Matrix fixed-charge density as determined by magnetic resonance microscopy of bioreactor-derived hyaline cartilage correlates with biochemical and biomechanical properties.

Abstract

To use noninvasive magnetic resonance imaging (MRI), biochemical analyses, and mechanical testing of engineered neocartilage grown in a hollow- fiber bioreactor (HFBR) to establish tissue properties, and to test the hypothesis that MRI can be used to monitor biochemical and biomechanical properties of neocartilage. Chondrocytes from day 16 embryonic chick sterna were inoculated into an HFBR and maintained for up to 4 weeks with and without exposure to chondroitinase ABC. The fixed-charge density (FCD) of the cartilage was determined using the MRI gadolinium exclusion method. The sulfated glycosaminoglycan (S-GAG), hydroxyproline, and DNA contents were determined using biochemical procedures, while dynamic and equilibrium moduli were determined from mechanical indentation tests.
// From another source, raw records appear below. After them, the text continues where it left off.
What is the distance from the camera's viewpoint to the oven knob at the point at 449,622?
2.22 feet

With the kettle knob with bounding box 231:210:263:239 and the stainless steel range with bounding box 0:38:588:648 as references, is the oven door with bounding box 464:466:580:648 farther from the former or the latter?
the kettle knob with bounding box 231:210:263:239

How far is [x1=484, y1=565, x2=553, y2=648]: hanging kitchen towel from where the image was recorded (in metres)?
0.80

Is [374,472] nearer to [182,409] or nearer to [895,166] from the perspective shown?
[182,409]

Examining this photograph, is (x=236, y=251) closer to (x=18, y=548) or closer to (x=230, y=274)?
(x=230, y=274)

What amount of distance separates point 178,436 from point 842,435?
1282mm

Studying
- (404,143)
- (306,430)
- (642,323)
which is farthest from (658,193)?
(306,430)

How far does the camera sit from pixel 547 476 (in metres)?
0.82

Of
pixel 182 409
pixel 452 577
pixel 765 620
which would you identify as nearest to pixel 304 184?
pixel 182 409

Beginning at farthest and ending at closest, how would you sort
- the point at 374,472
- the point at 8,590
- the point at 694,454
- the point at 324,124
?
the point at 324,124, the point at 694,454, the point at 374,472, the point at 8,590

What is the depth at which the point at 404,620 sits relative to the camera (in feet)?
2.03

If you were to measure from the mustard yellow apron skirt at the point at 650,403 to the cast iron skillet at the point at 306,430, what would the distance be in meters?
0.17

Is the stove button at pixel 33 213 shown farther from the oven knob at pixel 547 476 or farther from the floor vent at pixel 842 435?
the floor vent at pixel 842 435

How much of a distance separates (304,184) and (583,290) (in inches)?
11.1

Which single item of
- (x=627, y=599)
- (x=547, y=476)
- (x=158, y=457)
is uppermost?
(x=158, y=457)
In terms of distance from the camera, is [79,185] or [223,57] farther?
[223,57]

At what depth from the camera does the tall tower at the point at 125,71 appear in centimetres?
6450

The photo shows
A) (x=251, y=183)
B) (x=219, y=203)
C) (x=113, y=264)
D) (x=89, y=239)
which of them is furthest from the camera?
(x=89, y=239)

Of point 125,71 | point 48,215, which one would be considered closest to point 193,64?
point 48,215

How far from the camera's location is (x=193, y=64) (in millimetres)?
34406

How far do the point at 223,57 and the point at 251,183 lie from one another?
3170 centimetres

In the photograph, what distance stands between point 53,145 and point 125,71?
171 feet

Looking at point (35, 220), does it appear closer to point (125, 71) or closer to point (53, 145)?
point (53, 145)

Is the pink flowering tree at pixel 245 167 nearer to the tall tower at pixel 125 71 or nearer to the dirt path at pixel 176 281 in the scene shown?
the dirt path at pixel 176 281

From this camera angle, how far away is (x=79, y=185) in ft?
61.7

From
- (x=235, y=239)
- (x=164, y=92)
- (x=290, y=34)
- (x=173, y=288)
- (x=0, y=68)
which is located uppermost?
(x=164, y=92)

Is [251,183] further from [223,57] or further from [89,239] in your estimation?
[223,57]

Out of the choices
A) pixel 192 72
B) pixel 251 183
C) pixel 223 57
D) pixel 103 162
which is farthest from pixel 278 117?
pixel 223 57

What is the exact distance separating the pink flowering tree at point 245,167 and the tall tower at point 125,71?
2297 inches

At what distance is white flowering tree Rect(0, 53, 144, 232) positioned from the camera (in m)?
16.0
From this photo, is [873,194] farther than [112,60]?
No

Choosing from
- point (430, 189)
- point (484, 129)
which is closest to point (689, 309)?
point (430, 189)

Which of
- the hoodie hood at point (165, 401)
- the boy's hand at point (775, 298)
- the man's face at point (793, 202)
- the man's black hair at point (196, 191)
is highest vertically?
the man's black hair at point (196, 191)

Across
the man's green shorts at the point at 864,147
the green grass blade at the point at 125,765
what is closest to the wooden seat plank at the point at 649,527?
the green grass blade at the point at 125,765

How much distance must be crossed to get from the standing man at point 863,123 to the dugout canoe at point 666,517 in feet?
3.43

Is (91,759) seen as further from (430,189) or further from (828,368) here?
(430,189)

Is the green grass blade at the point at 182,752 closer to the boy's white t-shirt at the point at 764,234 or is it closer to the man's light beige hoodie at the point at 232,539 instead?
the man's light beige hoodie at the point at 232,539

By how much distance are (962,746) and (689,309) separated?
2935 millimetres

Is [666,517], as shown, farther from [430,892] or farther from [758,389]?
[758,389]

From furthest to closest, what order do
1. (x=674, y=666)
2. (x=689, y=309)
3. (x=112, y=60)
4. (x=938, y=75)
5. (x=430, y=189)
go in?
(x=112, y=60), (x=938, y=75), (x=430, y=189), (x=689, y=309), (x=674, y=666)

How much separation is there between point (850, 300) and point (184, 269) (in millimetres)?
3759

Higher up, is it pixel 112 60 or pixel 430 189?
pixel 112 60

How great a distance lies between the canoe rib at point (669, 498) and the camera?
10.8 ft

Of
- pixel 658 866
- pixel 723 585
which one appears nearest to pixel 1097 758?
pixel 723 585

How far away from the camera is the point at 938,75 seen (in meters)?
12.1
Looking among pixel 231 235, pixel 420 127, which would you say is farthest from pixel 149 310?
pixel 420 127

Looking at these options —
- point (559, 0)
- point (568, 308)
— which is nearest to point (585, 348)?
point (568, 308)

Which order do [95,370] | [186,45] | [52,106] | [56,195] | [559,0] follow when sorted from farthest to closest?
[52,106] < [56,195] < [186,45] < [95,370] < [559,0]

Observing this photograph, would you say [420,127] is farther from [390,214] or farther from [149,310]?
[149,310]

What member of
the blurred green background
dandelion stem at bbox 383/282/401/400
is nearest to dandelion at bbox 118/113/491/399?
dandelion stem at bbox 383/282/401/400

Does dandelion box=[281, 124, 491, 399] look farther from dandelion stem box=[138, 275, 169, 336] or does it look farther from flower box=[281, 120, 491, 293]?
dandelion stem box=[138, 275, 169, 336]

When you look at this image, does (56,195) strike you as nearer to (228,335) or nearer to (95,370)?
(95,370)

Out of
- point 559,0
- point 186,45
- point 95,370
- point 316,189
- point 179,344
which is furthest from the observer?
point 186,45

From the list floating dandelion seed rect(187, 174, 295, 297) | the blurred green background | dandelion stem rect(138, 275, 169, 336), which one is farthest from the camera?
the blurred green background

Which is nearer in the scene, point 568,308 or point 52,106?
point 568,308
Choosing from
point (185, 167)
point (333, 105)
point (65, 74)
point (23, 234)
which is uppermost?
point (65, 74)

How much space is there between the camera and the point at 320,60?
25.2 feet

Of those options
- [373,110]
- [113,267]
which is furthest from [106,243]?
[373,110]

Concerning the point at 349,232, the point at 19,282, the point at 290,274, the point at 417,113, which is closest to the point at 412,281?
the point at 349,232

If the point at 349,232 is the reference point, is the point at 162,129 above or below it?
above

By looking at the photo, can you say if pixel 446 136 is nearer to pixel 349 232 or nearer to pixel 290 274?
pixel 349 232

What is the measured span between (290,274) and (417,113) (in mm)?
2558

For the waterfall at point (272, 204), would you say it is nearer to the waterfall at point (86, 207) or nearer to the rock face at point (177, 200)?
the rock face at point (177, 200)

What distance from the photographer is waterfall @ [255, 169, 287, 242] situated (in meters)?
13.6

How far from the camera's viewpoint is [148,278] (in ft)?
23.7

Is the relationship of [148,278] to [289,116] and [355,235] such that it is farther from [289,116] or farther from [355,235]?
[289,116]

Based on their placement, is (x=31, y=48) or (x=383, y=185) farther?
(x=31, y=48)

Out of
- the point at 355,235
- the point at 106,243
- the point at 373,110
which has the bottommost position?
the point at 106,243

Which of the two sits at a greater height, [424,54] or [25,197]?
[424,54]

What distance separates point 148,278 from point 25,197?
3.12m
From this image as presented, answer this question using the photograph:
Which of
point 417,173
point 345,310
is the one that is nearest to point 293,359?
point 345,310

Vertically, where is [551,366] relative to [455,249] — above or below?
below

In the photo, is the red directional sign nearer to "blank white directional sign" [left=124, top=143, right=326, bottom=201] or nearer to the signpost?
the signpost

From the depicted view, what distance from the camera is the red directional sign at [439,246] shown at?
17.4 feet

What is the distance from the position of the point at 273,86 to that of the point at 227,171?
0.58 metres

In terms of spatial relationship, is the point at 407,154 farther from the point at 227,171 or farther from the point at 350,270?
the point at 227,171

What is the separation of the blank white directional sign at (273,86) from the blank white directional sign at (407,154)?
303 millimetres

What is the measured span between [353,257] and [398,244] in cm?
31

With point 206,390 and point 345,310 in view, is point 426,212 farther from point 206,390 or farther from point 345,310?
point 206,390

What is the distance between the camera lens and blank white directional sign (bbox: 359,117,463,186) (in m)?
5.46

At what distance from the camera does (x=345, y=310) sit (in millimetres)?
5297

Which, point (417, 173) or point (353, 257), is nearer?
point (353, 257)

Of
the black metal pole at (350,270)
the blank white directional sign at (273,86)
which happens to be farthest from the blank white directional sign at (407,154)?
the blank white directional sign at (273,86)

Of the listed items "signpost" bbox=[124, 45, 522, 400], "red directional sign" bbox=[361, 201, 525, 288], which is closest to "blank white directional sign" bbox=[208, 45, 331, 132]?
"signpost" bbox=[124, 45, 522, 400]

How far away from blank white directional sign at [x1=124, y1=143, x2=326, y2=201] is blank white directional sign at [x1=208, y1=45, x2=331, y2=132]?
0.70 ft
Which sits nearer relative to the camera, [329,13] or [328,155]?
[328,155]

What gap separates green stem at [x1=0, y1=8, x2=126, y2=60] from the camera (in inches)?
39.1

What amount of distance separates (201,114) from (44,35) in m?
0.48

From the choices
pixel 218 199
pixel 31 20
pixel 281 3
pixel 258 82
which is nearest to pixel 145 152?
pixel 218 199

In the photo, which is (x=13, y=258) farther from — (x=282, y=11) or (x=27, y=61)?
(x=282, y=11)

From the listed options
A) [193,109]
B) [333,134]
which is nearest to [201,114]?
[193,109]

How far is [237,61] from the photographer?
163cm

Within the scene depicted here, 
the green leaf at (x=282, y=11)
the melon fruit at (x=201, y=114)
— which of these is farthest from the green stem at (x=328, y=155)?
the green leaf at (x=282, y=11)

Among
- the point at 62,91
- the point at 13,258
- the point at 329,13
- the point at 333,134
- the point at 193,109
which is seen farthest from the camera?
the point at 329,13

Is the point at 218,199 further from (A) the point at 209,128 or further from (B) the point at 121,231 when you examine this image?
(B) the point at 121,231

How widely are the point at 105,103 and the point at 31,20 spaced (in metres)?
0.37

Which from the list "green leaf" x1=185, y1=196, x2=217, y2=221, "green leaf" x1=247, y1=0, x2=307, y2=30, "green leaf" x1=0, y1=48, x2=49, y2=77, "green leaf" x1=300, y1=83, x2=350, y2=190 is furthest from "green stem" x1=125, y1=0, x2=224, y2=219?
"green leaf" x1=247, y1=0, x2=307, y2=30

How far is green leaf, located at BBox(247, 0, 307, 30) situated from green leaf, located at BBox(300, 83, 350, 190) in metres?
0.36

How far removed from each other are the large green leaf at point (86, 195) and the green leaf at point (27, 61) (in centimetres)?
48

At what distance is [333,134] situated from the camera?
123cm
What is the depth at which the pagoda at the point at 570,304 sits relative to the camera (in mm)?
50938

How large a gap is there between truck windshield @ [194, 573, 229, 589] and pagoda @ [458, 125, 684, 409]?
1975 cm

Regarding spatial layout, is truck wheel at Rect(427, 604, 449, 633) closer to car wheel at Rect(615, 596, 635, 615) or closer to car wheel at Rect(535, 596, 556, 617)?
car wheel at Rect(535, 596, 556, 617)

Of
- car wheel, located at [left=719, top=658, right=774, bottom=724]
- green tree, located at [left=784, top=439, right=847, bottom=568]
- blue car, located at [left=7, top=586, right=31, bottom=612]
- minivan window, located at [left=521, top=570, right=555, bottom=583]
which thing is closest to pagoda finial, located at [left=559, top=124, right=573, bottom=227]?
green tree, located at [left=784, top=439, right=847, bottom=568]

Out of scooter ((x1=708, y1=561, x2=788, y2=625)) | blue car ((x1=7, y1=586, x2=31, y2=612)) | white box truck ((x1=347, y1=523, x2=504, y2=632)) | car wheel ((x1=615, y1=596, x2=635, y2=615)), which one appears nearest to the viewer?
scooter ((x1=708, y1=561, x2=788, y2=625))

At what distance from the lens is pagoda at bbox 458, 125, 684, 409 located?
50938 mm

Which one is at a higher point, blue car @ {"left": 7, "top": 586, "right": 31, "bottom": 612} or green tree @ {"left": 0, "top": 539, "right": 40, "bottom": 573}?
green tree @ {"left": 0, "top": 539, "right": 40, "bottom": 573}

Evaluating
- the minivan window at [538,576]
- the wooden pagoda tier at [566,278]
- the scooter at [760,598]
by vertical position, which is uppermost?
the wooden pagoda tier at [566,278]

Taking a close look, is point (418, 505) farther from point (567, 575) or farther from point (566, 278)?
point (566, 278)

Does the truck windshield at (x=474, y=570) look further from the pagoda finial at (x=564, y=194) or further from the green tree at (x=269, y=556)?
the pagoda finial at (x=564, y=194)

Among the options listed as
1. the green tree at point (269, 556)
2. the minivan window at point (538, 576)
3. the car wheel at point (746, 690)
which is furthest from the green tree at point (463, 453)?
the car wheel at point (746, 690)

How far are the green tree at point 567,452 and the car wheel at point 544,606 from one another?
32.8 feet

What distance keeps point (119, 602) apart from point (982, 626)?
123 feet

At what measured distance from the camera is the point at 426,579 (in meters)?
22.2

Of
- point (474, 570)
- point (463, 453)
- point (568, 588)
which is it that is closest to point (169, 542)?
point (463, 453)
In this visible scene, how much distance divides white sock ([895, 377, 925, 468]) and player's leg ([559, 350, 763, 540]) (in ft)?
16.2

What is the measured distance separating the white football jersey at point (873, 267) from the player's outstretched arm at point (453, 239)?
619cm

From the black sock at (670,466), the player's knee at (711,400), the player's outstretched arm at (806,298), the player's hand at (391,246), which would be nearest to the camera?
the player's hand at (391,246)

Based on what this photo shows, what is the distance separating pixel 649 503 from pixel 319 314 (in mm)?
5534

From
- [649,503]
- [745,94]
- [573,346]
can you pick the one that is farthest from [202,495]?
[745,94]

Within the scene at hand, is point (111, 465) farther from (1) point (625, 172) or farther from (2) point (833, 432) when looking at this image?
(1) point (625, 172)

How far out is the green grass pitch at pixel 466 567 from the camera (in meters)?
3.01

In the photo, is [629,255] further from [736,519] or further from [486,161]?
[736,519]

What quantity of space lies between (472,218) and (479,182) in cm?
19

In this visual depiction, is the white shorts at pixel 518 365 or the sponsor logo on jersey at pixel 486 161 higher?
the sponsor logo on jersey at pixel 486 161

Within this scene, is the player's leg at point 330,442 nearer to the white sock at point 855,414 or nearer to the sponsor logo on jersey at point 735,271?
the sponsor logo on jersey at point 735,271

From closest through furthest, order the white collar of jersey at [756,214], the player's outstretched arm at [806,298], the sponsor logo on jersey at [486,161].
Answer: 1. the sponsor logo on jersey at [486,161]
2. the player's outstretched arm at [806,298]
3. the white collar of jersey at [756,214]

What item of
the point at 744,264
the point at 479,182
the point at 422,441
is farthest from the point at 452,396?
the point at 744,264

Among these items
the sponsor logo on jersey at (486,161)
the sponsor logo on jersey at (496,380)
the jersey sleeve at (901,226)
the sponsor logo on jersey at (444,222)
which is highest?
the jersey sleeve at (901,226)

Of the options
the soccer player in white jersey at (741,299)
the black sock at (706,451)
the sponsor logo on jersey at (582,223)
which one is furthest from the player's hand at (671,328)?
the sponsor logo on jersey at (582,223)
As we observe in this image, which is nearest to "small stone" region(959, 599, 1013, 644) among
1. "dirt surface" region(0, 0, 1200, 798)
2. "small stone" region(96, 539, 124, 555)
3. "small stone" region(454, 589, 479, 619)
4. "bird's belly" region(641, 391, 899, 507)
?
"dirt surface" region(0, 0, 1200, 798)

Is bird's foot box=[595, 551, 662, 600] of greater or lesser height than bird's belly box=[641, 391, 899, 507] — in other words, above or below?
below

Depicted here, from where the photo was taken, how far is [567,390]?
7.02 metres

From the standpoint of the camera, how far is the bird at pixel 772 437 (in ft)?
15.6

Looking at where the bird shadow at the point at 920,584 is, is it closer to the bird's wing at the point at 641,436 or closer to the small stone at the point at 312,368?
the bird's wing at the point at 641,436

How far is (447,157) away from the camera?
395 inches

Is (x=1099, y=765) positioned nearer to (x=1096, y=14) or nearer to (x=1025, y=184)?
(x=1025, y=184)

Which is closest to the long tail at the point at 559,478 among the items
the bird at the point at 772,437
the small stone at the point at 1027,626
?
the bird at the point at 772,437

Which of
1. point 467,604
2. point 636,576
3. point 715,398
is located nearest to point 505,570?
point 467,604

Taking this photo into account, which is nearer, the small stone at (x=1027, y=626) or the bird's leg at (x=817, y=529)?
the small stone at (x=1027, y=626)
S-GAG content, tissue cross-sectional area, and equilibrium modulus of the neocartilage increased with development time. There was a gradient of S-GAG content across the length of control neocartilage at the 4-week time point, with higher values being found toward the inflow region. Exposure to chondroitinase ABC resulted in a decrease in tissue area, negative FCD, proteoglycan content, and equilibrium and dynamic moduli. The treated bioreactors displayed a lengthwise variation in S-GAG content, with higher values toward the outflow end. Linear correlations were established among FCD, proteoglycan content, and biomechanical properties. HFBR-derived neocartilage showed regional variation in S-GAG content under control conditions, and in the decrease of S-GAG in response to enzyme treatment. In addition, the results support the hypothesis that tissue parameters derived from MRI can be used to noninvasively monitor focal neocartilage formation and biochemical and biomechanical properties.